_Task instructions:_
1. What does the last post in the resonant tank thread say C_b is used for?
2. Please sum up the resonant tank thread in two sentences.

Blog for students taking ECEN5817 Resonant and Soft Switching Techniques in Power Electronics, ECEE Department, University of Colorado at Boulder, Spring 2012
Wednesday, February 1, 2012
H(s) for 19.1
I am getting something really ugly for H(s) for the resonant tank...
I have something similar for Zo, but am pushing C and Re left through the inductor rather than Cb and L, like you are doing. How did you get Ls/n and n/Cbs? I thought impedances were multiplied by n^2 when they were pushed through transformers. So, if I was pushing Cb and L to the right of the transformer, they would become Cb/n^2 and L/n^2. See L in pages 251-252 for a reference.
Olga, I think I took nearly the same direction as you did. H(s) = Z_out/Z_1 (where Z_1 does not mean Z_in). I first moved all components from primary to secondary of transformer. If you did the same, I think you are missing a multiple of n with your sL term: sL/n^2 rather than sL/n. Also, it is important to note that C_b is not part of the resonant tank (as far as I understand things). It is a DC blocking capacitor used to create an AC signal into the tank network. If it is considered as part of your impedance calculations, I believe it can be eliminated anyway because the problem statement mentions that C_b is of large value. This means that the series combination of the Z_1 impedance, 1/(s*n^2*C_b) + sL/n^2 is dominated by inductance because 1/(s*n^2*C_b) approaches zero for large C_b (and frequencies approaching resonance) while the inductive impedance increases. H(s) then becomes much easier to work with and turns out to be similar to textbook examples.

_Given data:_
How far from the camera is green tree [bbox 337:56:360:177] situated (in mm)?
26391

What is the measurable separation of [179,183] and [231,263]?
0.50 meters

_Replies:_
1. C_b is a DC blocking capacitor used to create an AC signal into the tank network.

2. One post reports an ugly result for H(s) of the resonant tank in 19.1, and a reply points out that impedances pushed through a transformer are multiplied by n^2, so Cb and L moved to the right would become Cb/n^2 and L/n^2. Another reply says the sL term should be sL/n^2 rather than sL/n and argues that C_b, a large DC blocking capacitor outside the resonant tank, can be eliminated, making H(s) much easier to work with and similar to textbook examples.